FRAGMENTO DEL DOCUMENTO:
El pésimo uso del idioma hace que nuestra realidad y capacidad de pensar sean más pobres, dice. Cada tilde mal puesta debe causar alarma
El escritor español Juan José Millás, durante su visita de esta semana a Bogotá. / Luis Ángel. elespectador.com |
Pulcro como es en el manejo del lenguaje, Juan José Millás
no perdona una palabra en el lugar equivocado, independientemente de que
el soporte para el que fue escrita sea electrónico o un papel
tradicional. Le da tedio, piquiña, malestar. Le duele el doble si el
gazapo aparece en un medio de comunicación y le resulta inexplicable
cuando está en las comunicaciones informales de algún colega, pues el
uso correcto del idioma tampoco se limita a la producción literaria de
un autor.
Como no anda por el mundo con ínfulas de bienhablado, sino más en condición de observador permanente de los modismos propios de cada región, es capaz de asombrarse con la elocuencia de los latinoamericanos y hasta se dejó descrestar con la sintaxis de un adolescente de las comunas menos favorecidas de Medellín, el día que fue a conocer las escaleras eléctricas de la capital antioqueña. Sabe de los problemas de la zona y que no estaba ante una persona con elevado grado de escolaridad, pero el relato del joven paisa le hizo evocar textos del siglo de oro español. Lo cuenta con hipérboles. Y entre signos de admiración.
Para decirlo al compás de una de las obras de su gran amigo Álex Grijelmo —exdirector de la agencia EFE— Millás ejerce de manera permanente una defensa apasionada del idioma español. Desempeñó mil oficios y nunca escribió para vivir. Vive para escribir, como lo demuestran sus más de 30 libros, traducidos a 23 idiomas. Hace dos décadas trabaja también con éxito en prensa, televisión y radio. ¡En radio! Con esa dicción imperfecta que desnuda una infancia de dificultades mayores para hablar.
El Espectador lo abordó durante su visita de esta semana a Colombia, en donde promociona La mujer loca (Seix Barral), la más reciente de sus creaciones. En ella, una vez más, la gramática, la filología y hasta el psicoanálisis cumplen roles protagónicos.
Vuelve Juan José Millás a las librerías y lo hace con otra obra en donde la palabra es protagonista. ¿De dónde nació esa obsesión por la lengua?
Es mi esencia. Seguramente de niño tuve dificultades para hablar. El lenguaje siempre me ha provocado mucha extrañeza. Es una cosa psicótica, los niños piensan que las palabras forman parte de un objeto y hay casos extremos en los que se confunde la palabra con un objeto, y yo lo hacía. Ese proceso por el que uno va comprendiendo la relación de la palabra con el objeto es arbitrario. Saber que entre la palabra mesa y el objeto no hay más relación que la de consenso, que la que hemos puesto. Suelo contar una anécdota que la gente no comprendía: ¿Por qué, si yo decía “casa” veía dentro de mi cabeza una casa, pero si decía “ca” no veía media casa?

MATERIAL PROPORCIONADO:
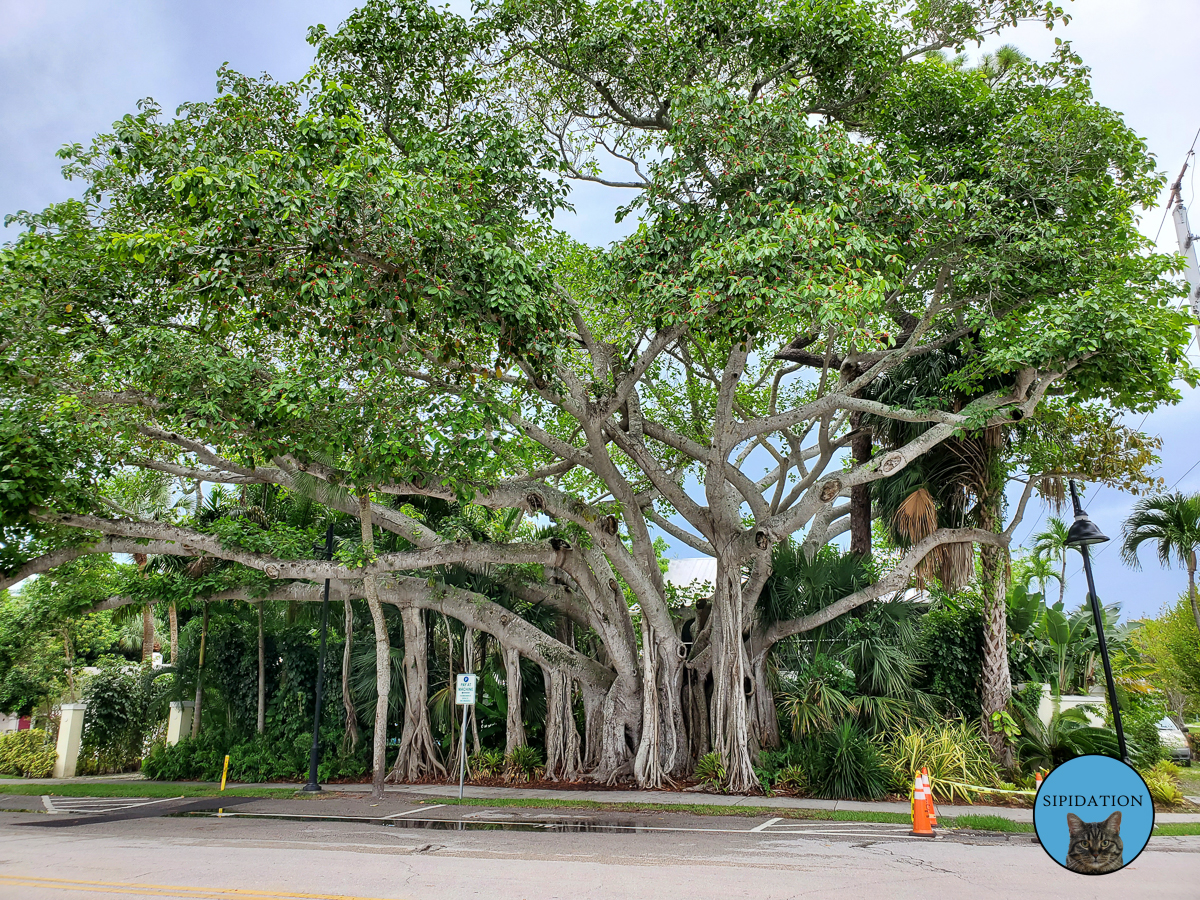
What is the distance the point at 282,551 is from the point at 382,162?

ACTIVIDADES:
A – Según el artículo sobre Juan José Millás, ¿a cuántos idiomas se han traducido sus libros?
B – Transcribe del artículo sobre Juan José Millás el pasaje que comienza en "Como no anda" y termina en "signos de admiración.".

RESPUESTAS:
A – A 23 idiomas.

B –
Como no anda por el mundo con ínfulas de bienhablado, sino más en condición de observador permanente de los modismos propios de cada región, es capaz de asombrarse con la elocuencia de los latinoamericanos y hasta se dejó descrestar con la sintaxis de un adolescente de las comunas menos favorecidas de Medellín, el día que fue a conocer las escaleras eléctricas de la capital antioqueña. Sabe de los problemas de la zona y que no estaba ante una persona con elevado grado de escolaridad, pero el relato del joven paisa le hizo evocar textos del siglo de oro español. Lo cuenta con hipérboles. Y entre signos de admiración.